▶ To be done
Extract all of the entries and set them down verbatim.

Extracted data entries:
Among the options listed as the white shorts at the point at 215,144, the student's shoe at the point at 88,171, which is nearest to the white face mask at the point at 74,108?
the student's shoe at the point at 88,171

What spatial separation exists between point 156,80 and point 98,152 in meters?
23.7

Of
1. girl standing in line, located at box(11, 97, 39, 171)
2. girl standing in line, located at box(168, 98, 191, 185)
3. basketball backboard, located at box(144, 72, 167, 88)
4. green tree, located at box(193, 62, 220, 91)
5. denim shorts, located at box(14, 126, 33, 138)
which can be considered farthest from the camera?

▶ Task answer
Among the options listed as the white shorts at the point at 215,144, the student's shoe at the point at 88,171, which is nearest to the white face mask at the point at 74,108?
the student's shoe at the point at 88,171

What spatial separation exists between point 156,80 and point 98,152 in meters?
23.7

Of
1. girl standing in line, located at box(11, 97, 39, 171)
2. girl standing in line, located at box(168, 98, 191, 185)
3. basketball backboard, located at box(144, 72, 167, 88)
4. green tree, located at box(193, 62, 220, 91)
5. denim shorts, located at box(14, 126, 33, 138)
which can be considered farthest from the camera?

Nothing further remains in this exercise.